I grew up believing I was French-Canadian and British. When my mother passed away, the truth came out about my background.

My mother’s death revealed she was Indigenous, not French-Canadian, and I found out I was Indigenous on my mother’s side and British on my father’s side. My mother told me this half-truth to protect me from the racism she had experienced as a First Nation woman living in Canadian society.

The truth will always show itself in some capacity. Not only did my mother’s death certificate reveal her Anishinaabe identity, but also the birth of a child I never knew about.

In 1963, my mother gave birth to a baby boy. The child welfare system had taken him as a newborn. It turns out my older brother was a victim of the ‘60s scoop, a dark chapter in Canadian history where Indigenous children were forcefully removed from their families and placed in non-Indigenous homes.

My heart still aches for my mother, who carried the weight of this secret throughout her adult life, and for the brother I never had the chance to know. The impact of the systemic injustices my mother faced, and the trauma of separation and displacement, had long-lasting consequences. It is the reason why my mother died at 52 years old.

My mother was always a hard-working, loving mother, but she carried the scars of her childhood. She was not affectionate, and this was probably because she was bounced around seven different foster homes over nine years.

In one of the foster homes, she contracted strep throat and it went untreated. That led to rheumatic fever, which caused her to develop heart disease.

In 1970, she became one of the first women in Ontario to undergo artificial heart valve replacement surgery. The surgery was performed shortly after my birth.

For the first three months of my life, I was raised by nurses in the hospital as my mother was too ill and weak to care for me.

Growing up, I remember her being in and out of the hospital.

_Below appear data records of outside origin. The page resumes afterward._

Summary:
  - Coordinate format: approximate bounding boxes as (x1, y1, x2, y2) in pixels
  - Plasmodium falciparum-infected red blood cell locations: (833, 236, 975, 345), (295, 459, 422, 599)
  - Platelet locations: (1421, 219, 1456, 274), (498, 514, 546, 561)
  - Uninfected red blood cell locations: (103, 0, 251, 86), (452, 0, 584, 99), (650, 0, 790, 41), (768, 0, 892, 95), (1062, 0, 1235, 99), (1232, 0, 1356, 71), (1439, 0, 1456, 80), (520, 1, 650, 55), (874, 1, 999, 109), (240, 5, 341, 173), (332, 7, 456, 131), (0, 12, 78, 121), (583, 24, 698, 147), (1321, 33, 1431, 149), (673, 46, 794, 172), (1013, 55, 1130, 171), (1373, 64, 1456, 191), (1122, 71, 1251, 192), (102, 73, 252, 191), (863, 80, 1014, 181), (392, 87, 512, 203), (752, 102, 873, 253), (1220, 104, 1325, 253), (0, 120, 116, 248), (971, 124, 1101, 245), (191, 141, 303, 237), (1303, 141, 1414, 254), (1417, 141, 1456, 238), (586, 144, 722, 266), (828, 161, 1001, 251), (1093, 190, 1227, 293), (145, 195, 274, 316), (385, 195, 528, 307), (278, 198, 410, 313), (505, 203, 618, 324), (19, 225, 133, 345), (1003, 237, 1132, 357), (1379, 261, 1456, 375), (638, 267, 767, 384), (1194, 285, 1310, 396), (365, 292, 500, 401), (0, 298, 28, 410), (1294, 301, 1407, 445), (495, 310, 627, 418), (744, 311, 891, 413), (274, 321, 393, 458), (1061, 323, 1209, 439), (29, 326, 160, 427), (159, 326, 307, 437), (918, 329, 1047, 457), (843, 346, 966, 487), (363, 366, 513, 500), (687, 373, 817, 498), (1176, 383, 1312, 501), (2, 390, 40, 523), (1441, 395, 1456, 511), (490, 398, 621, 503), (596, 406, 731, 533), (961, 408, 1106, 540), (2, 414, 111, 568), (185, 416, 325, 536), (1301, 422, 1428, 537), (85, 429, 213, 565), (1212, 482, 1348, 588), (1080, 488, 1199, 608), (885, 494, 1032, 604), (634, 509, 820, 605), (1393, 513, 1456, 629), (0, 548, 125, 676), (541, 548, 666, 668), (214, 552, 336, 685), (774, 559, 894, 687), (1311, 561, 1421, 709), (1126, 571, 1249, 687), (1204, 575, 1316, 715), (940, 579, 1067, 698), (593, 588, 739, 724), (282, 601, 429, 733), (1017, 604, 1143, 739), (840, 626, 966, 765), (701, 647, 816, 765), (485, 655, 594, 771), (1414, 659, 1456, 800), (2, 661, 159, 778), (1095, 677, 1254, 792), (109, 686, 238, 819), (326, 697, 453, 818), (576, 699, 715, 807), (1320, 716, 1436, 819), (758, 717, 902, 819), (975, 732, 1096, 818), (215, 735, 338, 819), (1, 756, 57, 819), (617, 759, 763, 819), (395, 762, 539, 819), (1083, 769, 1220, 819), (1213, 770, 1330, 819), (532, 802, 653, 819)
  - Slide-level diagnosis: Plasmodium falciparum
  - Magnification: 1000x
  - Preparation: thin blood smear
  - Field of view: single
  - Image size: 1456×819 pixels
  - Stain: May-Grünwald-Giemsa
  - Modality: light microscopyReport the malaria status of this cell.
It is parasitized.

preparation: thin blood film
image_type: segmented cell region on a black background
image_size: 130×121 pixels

Then, in the summer of 1992, she developed an internal infection that was misdiagnosed, and she died of sepsis in November of that year.

The grief was overwhelming as it was a pain I had never experienced before.

But I was pregnant with my first child, so I had to be strong for the life inside of me, and I slowly began to heal.

Once I discovered the truth about my mother’s identity and the loss of my older brother to the ’60s scoop, I needed to uncover more truths about the story of where I came from and who I was.

I learned about the Indian Act, a piece of Canadian government legislation that has historically discriminated against First Nation women, stripping them of their Indian Status and rights.

I discovered that my mother and her sisters were taken from their Anishinaabe parents in 1951.

Indian agents came and took the girls from the only home they knew and placed them all in separate foster homes. They never had the chance to return to their parents’ care.

This forced separation left a lasting wound on my family, severing their connection to their culture and each other. It was another cruel consequence of assimilation policies in Canada.

In 2011, and with the encouragement of my aunts, I decided it was time to apply for my Certificate of Indian Status.

In 1985, Bill C31 was passed allowing First Nations women and their children who had lost their status because of discriminatory legislation, to gain it back.

My grandmother and my aunts were given status, however, my mother died before she could regain hers. This did not deter me.

I accumulated all the documentation I could find for the application, such as birth certificates, death certificates and a family tree. I waited almost two years, but the day my Certificate of Indian Status came in the mail, it gave me a sense of profound connection to my culture and nation that had been denied for all of my life.